You remember George, the controversial owner of the New York Yankees who kicked the can in early July. Most of the stories about him after his departure reviewed and rehashed his life as a tycoon, owner and superjerk. But in death, as it turns out, he created one more tale of interest.
It’s a tale that’s tied to the so-called death tax, also known as the estate tax. If you don’t have a few million dollars, you don’t have to worry about it. The number of Americans affected by this particular levy is estimated to be 1 to 2 percent. Usually, the death tax is somewhere in the 40 to 50 percent zone, with an exemption of 1 or 2 million bucks. So if you died with an estate worth $10 mill, and the exemption was a million, the government would tax the remaining $9 million. If the rate that year was 50 percent, the feds would come a-calling with a tab for $4.5 million. (Can you imagine writing that check?)
That’s the norm in the death tax biz.
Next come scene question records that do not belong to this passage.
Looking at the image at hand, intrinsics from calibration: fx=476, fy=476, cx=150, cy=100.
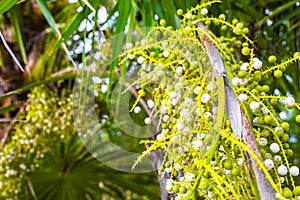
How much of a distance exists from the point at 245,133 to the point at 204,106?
70mm

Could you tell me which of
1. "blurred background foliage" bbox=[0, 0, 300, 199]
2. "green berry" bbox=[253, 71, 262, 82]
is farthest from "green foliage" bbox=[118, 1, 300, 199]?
"blurred background foliage" bbox=[0, 0, 300, 199]

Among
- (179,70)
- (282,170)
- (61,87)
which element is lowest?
(282,170)

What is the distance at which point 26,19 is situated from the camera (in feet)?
4.88

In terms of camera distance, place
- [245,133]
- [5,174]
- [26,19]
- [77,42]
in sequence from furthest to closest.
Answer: [26,19]
[77,42]
[5,174]
[245,133]

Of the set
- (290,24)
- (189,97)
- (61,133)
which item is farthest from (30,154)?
(189,97)

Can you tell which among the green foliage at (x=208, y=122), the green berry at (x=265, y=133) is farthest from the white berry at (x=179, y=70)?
the green berry at (x=265, y=133)

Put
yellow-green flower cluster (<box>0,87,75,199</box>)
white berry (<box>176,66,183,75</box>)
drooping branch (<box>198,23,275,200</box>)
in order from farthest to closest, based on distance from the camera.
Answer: yellow-green flower cluster (<box>0,87,75,199</box>), white berry (<box>176,66,183,75</box>), drooping branch (<box>198,23,275,200</box>)

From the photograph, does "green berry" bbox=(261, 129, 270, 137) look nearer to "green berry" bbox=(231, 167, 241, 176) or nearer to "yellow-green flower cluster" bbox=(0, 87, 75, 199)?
"green berry" bbox=(231, 167, 241, 176)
But this year, for reasons involving compromises and favors and backroom deals from a few years back when Congress was messing with this particular tax, the rate for the estate tax is nothing. Zero. Last year, it was 45 percent. Next year, it will be back with a vengeance at a whopping 55 percent. But this year, nada, zilch and zippo. Congress created a magic year for rich folk to croak, and this just happens to be it.
So Steinbrenner expires in July. His kids, predictably sad and choked up in front of the press, had to be high-fiving themselves behind closed doors until their palms were bloody slabs of hamburger. Because Papa left behind an estate worth a billion dollars. If he’d died last year, the family would have owed Uncle Sam about $450 million. If Big George had hung on until next year, the Steinbrenners would have owed about $550 mill. But Daddy, showing a superb sense of timing, checked out in the magic year of 2010, and in so doing made it possible for his family to not owe one stinking penny. Saving them about a half a billion. Gee. Life’s a bitch.
One wonders how many kids in wealthy families with a single, terminally ill parent have now begun to somehow forget to give the old man his daily fistful of crucially important pills. This December could be a very bad month for old, sick tycoons. They’d better be on the lookout for hostile pillows.